Reputation: 471
I want to scrape data from a table, taking whole row <tr>
if there is a <td BGCOLOR="#D42A2A">
in the row
The html looks like this (there are more than 2 rows):
<tr bgcolor="#f4f4f4">
<td height="25" nowrap="NOWRAP"> ITEM_1 </td>
<td height="25" nowrap="NOWRAP"> 07:58:46 </td>
<td height="25" nowrap="NOWRAP"> Connected </td>
<td height="25" nowrap="NOWRAP"> 0 </td>
<td height="25" nowrap="NOWRAP"> 0 </td>
<td height="25" nowrap="NOWRAP"> 0 </td>
<td height="25" nowrap="NOWRAP"> 0 </td>
<td height="25" nowrap="NOWRAP"> 07:58:00 </td>
<td height="25" nowrap="NOWRAP" bgcolor="#55aa2a"> --:--:-- </td>
<td height="25" nowrap="NOWRAP"> 0 </td>
<td height="25" nowrap="NOWRAP"> 0 </td>
<td height="25" nowrap="NOWRAP"> 01:25:00 </td>
<td height="25" nowrap="NOWRAP"> 22:00:00 </td>
</tr>
<tr bgcolor="#ffffff">
<td height="25" nowrap="NOWRAP"> ITEM_2 </td>
<td height="25" nowrap="NOWRAP"> 07:58:46 </td>
<td height="25" nowrap="NOWRAP"> Connected </td>
<td height="25" nowrap="NOWRAP"> 0 </td>
<td height="25" nowrap="NOWRAP"> 0 </td>
<td height="25" nowrap="NOWRAP"> 191 </td>
<td height="25" nowrap="NOWRAP"> 0 </td>
<td height="25" nowrap="NOWRAP"> 07:58:01 </td>
<td height="25" nowrap="NOWRAP" bgcolor="#55aa2a"> --:--:-- </td>
<td height="25" nowrap="NOWRAP"> 0 </td>
<td height="25" nowrap="NOWRAP"> 0 </td>
<td height="25" nowrap="NOWRAP"> 01:25:00 </td>
<td height="25" nowrap="NOWRAP"> 22:00:00 </td>
</tr>
<tr bgcolor="#ffffff">
<td height="25" nowrap="NOWRAP"> ITEM_3 </td>
<td height="25" nowrap="NOWRAP"> 07:59:02 </td>
<td height="25" nowrap="NOWRAP"> Connected </td>
<td height="25" nowrap="NOWRAP"> 0 </td>
<td height="25" nowrap="NOWRAP"> 36 </td>
<td height="25" nowrap="NOWRAP"> 0 </td>
<td height="25" nowrap="NOWRAP"> 36 </td>
<td height="25" nowrap="NOWRAP"> 07:58:01 </td>
<td height="25" nowrap="NOWRAP" bgcolor="#d42a2a"> --:--:-- </td>
<td height="25" nowrap="NOWRAP"> 0 </td>
<td height="25" nowrap="NOWRAP"> 0 </td>
<td height="25" nowrap="NOWRAP"> 03:10:00 </td>
<td height="25" nowrap="NOWRAP"> 22:00:00 </td>
</tr>
I have used this but the answer here gives all rows in a table instead of rows that contain the necessary attribute
So my code so far looks like:
data = []
rows = table_body.find_all('tr')
for row in rows:
cols = row.find_all('td')
cols = [ele.text.strip() for ele in cols]

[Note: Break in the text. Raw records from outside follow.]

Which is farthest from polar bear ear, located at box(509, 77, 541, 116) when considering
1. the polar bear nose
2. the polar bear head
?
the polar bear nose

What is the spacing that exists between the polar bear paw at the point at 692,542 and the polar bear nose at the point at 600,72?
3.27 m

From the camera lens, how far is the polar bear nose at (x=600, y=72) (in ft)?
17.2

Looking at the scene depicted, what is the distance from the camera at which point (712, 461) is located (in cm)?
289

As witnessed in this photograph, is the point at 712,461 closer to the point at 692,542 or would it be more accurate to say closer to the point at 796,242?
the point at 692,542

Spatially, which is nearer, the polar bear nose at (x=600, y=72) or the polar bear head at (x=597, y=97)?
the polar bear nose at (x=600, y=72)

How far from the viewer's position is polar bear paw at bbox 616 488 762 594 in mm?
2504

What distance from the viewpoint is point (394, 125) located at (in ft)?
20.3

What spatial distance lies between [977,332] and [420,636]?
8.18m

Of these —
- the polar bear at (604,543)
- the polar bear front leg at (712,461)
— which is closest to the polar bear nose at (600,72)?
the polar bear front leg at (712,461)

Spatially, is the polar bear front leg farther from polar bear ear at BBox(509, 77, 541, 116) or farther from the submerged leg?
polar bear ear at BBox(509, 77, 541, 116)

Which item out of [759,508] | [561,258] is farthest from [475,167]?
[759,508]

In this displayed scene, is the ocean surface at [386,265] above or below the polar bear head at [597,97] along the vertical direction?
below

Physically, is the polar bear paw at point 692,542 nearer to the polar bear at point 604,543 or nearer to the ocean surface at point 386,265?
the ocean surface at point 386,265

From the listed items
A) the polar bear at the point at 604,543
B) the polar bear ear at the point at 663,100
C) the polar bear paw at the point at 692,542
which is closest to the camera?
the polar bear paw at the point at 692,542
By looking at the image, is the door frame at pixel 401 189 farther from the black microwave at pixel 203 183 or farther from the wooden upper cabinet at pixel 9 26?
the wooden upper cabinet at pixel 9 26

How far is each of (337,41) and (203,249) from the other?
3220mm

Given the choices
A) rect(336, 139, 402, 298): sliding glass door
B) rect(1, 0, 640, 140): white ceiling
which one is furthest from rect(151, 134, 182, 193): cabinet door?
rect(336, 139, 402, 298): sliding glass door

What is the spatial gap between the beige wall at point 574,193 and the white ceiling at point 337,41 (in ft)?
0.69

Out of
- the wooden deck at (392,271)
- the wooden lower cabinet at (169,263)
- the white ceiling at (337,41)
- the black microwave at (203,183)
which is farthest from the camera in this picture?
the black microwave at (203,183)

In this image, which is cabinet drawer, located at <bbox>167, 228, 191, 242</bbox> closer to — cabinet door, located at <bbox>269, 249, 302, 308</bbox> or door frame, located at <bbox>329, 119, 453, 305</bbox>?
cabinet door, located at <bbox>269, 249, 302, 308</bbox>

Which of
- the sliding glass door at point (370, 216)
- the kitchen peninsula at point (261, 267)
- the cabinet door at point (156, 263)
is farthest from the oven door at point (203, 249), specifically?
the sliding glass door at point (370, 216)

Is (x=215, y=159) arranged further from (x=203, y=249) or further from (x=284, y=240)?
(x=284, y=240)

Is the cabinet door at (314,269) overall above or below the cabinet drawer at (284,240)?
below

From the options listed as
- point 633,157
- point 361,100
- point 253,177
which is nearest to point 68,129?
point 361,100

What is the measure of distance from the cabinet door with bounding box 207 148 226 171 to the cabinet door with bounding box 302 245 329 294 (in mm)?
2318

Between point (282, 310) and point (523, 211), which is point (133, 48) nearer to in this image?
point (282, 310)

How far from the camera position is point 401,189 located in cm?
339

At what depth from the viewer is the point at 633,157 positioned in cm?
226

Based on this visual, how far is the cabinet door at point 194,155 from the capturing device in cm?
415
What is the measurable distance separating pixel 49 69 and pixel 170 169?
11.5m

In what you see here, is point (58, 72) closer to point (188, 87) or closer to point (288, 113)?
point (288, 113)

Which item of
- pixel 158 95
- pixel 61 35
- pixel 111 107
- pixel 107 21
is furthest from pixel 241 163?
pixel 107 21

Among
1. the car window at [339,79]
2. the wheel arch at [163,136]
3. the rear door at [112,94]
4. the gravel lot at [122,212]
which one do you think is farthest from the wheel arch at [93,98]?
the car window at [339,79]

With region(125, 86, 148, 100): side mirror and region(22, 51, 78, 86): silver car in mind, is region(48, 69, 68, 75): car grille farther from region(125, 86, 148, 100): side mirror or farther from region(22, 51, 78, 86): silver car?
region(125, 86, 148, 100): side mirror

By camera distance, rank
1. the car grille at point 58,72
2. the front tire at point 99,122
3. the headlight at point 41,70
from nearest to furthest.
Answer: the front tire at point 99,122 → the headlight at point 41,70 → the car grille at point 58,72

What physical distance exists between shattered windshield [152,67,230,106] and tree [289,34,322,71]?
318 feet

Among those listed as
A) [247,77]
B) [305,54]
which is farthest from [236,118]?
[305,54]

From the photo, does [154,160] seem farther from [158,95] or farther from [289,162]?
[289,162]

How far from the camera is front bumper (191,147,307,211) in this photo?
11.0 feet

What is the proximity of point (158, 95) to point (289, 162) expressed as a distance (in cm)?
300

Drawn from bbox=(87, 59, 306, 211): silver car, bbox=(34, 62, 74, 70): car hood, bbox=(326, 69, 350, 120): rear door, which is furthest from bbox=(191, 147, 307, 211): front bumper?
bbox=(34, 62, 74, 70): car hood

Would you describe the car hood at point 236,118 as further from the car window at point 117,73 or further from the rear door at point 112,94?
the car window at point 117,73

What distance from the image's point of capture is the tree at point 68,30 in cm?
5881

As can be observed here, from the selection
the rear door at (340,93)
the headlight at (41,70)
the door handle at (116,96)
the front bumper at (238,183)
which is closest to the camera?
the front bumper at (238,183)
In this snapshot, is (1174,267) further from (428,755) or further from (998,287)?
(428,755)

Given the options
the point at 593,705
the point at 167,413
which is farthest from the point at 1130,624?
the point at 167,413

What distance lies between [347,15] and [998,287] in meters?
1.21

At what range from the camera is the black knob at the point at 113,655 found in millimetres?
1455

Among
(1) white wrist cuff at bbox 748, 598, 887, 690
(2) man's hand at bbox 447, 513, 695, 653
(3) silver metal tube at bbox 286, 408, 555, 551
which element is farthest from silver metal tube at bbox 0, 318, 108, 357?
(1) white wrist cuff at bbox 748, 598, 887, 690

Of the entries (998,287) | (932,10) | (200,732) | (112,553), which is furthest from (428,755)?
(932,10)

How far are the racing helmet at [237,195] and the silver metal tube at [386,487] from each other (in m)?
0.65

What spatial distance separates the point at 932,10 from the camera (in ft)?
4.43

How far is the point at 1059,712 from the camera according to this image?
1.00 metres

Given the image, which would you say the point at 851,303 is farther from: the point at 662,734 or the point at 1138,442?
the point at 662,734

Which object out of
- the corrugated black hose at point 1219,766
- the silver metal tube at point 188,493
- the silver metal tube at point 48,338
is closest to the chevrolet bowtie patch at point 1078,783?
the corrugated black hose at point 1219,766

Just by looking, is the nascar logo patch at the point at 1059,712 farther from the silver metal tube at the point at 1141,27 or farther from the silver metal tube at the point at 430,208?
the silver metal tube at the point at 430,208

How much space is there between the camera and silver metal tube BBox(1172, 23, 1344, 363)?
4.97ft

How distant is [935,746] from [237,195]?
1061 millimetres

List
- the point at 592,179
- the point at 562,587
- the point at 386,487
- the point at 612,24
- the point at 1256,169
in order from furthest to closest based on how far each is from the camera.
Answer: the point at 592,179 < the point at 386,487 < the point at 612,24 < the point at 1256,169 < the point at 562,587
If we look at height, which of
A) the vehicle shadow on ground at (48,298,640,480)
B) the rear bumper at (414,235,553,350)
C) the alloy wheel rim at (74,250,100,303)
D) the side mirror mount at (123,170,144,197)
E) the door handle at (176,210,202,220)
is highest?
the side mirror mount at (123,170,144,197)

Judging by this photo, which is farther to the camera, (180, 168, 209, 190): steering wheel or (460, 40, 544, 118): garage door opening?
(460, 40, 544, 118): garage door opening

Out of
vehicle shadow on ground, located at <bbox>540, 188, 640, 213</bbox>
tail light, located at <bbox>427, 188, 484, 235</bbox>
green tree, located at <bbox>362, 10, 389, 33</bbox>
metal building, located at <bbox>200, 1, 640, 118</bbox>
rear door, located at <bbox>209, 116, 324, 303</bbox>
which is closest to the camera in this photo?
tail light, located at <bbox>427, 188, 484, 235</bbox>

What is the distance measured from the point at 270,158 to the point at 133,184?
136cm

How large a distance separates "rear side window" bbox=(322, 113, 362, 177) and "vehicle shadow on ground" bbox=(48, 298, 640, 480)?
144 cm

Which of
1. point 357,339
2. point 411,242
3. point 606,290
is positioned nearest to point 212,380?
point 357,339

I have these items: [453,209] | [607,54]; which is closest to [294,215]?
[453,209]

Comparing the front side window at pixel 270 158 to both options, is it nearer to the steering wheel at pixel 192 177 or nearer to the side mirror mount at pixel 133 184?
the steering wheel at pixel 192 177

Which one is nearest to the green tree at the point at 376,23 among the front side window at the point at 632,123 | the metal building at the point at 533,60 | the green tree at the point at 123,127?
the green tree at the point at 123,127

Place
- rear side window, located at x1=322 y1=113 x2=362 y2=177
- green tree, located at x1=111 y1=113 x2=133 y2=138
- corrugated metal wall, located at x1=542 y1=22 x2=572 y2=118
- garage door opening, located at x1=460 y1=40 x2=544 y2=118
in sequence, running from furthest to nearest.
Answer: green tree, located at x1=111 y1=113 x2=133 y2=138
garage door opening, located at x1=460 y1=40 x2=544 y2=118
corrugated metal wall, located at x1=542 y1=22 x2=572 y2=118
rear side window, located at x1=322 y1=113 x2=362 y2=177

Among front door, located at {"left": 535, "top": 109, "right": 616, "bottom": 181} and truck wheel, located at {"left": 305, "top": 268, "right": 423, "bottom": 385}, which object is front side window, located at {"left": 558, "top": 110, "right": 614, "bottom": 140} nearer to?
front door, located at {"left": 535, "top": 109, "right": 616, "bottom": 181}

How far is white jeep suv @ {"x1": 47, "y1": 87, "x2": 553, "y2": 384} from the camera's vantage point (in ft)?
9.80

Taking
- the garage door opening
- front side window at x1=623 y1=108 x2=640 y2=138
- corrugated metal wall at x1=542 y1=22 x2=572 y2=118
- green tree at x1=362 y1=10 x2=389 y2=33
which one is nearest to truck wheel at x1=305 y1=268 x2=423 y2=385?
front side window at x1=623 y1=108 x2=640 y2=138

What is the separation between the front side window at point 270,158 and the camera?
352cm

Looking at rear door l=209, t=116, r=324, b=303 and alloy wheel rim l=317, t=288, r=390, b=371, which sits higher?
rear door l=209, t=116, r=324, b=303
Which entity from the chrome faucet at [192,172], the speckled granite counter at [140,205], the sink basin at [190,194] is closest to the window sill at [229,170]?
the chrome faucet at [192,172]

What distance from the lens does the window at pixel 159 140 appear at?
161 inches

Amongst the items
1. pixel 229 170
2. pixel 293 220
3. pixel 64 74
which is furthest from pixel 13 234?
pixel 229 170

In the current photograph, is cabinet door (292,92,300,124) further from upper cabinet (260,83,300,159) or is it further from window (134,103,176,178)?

data.append([ele for ele in cols if ele])
then I scrape the site again to find the bgcolor attribute, add it to list, append list to frame and drop any row that doesn't have the correct bgcolor.
This is all quite inefficient
How can I scrape the html to take rows from the table only if bgcolor exists in td.attrs of the row
EDIT: Once the solutions below are applied to the entire html, the script returns empty lists (and that is my fault for not including more html). This html below is more complete version where more tags are included.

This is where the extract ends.